Since the Gorge shrunk for me over this year, I started to wonder if it was wild or secluded enough, if the constant visitors mean that it is less woods and more park, and what are woods, really? Is a Walden experience possible there?
The Walden ideal of the woods has become so idealized, so romanticized, so connected with nature and living in it, it has become an American synonym for wild, untamed places. We're wrong though.
There's a famous New Yorker article from 2015 by Kathryn Schulz called "Why Do We Love Henry David Thoreau?" that is a pretty good takedown of the loveable little civil disobeyer and pond resident. The article is excellent, but I cringe at the truth of it because it is so harsh and maybe too much truth about one of my favorite thinkers and doers. Like a music theorist saying that AC/DC's music is too simple and repetitive, Schulz sees only the facts, not the heart. Taken as a whole, the emotion, the power, the rebelliousness of it all, Henry David Thoreau, almost as much as Bon Scott and Angus Young, absolutely rocks. They would definitely salute you, Henry.
Back to the issue at hand, the biggest, and maybe most important, truth from the article is that Thoreau did not live in isolation. Walden Pond was only 1.5 miles away from the center of Concord, Massachusetts, a 30 minute walk to his friend Ralph Waldo Emerson's house. In fact, Emerson owned the land where Thoreau built his house in 1845. There was then, and still is, a railroad track touching the far end of Walden Pond. It was very close to what is now Highway 2, which still runs by there today. Thoreau visited friends constantly and had parties and visitors at his house. He was no grizzled mountain man, he was a guy living in a tiny home in the suburbs.
Here's the point the mass of men miss about Thoreau. When he said he wanted to live deliberately, he meant where every action he had gave meaning. He was a minimalist. He built a house only to the specifications necessary for his shelter. He grew only what he could eat or maybe enough to sell so he could have some more necessities. When he "went to the woods" it was to provide filter, because he did not want to live in solitude, he wanted it to be more difficult for silly people to talk to him, while allowing him to access the people that meant something to him. He wanted every moment of his life to matter.
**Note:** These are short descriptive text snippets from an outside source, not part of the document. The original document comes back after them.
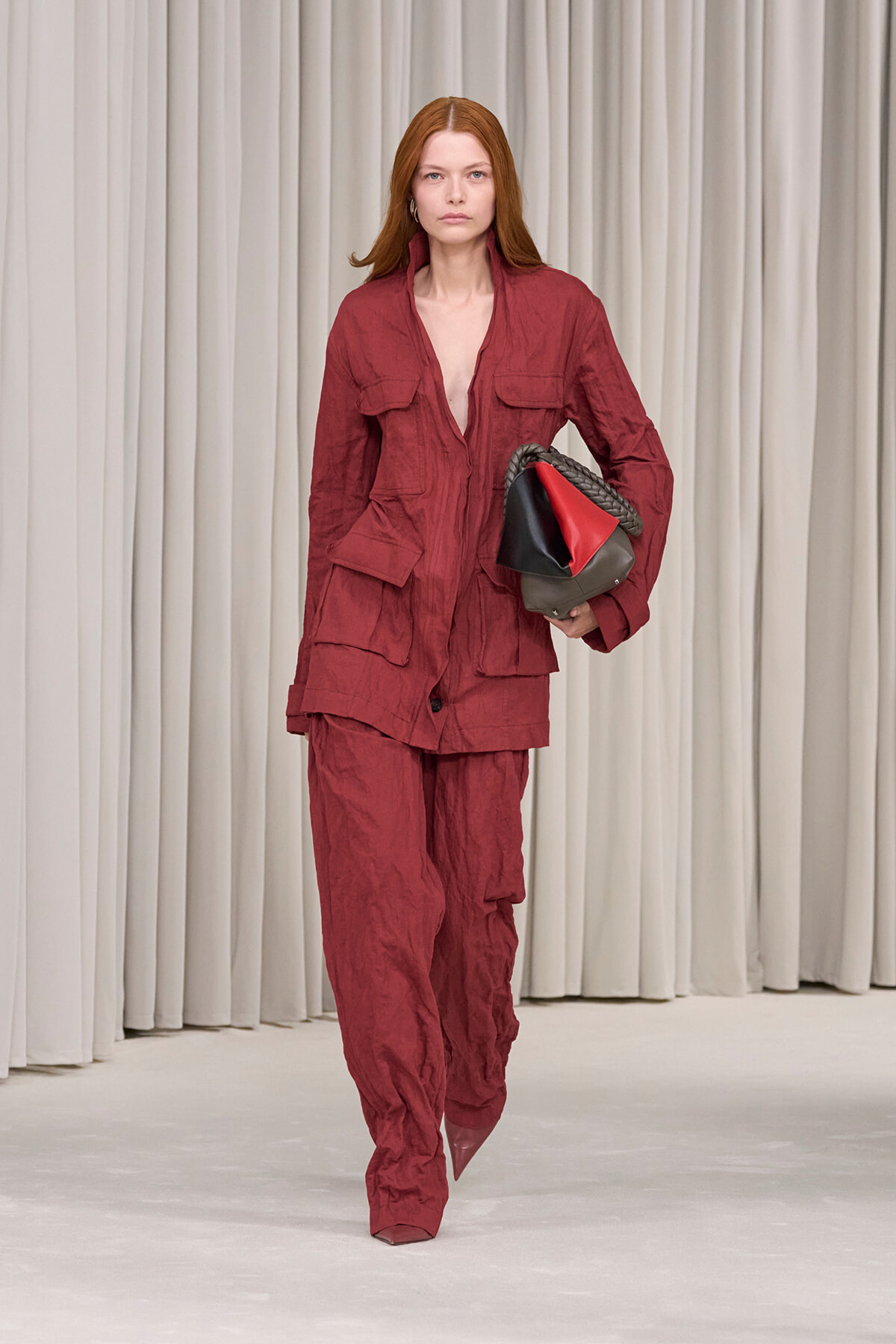 Model walking a fashion runway in a burgundy utility suit with large pockets, carrying a color-block red/black/brown handbag against a pale curtain backdrop.
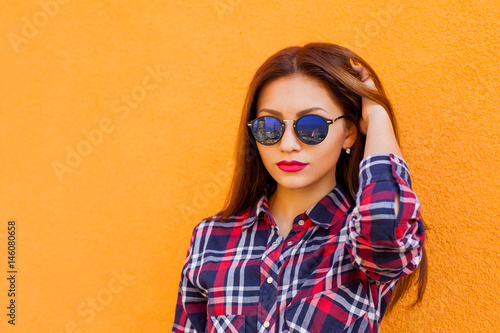 Wallpaper Mural Closeup portrait of beautiful women with perfect make-up and sunglasses  reflection, smiling. Concept target, dream. Archive a goal. Orange background Torontodigital.ca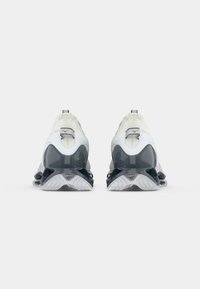 Athletic shoes featuring a white upper with gray accents, textured finish, and a thick, translucent sole with deep treads.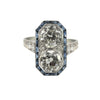 Front view: Art Deco platinum dinner ring with two old European–cut diamonds set north–south and framed by calibre-cut sapphires.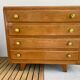 Oak art deco chest of drawers, compass legs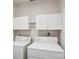 Laundry room featuring washer, dryer, and storage cabinets at 7444 Hurstbourne Green Dr, Charlotte, NC 28277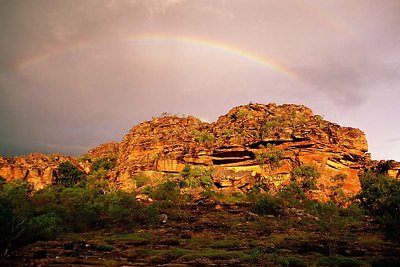 Rainbow over the cave outcrop, photo R Willis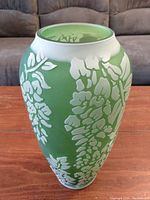 Front view of the tall green and white decorative glass vase showing detailed floral patterns.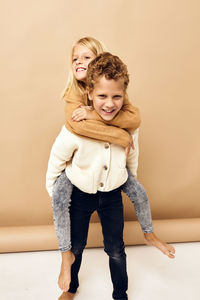 Cute sibling embracing against beige background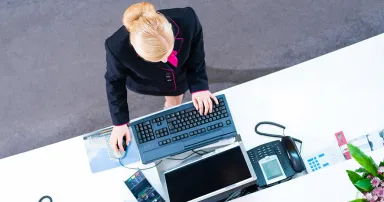 Hotel receptionist working on computer at front desk office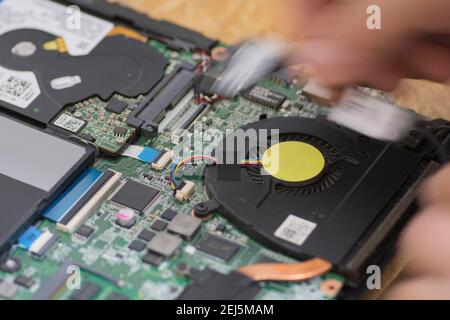 Technician repairing a laptop motherboard Stock Photo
So why am I going to the woods? Is the Red River Gorge the woods? Is it a forest? Maybe it's a park. I haven't defined it yet, but as I have experienced three seasons in the Gorge this year so far, the definition keeps changing for me. I've seen snow on the cliffs, spring ephemeral flowers, blooming mountain laurel, then rhododendron. I'm on my second pair of hiking boots which I've soaked in creeks, muddied in bogs, and slipped on rocks. I've seen newts and lizards and weird bugs and snakes.
There's something that, despite the crowds some days on the trails, keeps drawing me back. It might just be the short distance from my house. It is definitely a calmness that hits my brain when I get right about mile 5 on a longer hike. It might just be being faced with witnessing the overlaying cycles of life, death, and rebirth in the Gorge, in nature, in the woods. Whatever takes me back, I'm still naming it.
When Thoreau left Walden Pond, he said: "I left the woods for as good a reason as I went there. Perhaps it seemed to me that I had several more lives to live, and could not spare any more time for that one."
I still have time to spare for the Gorge, I think, regardless of what it is.
Brian Privett is a Kentuckian who hikes. He now has to use reading glasses to read Walden.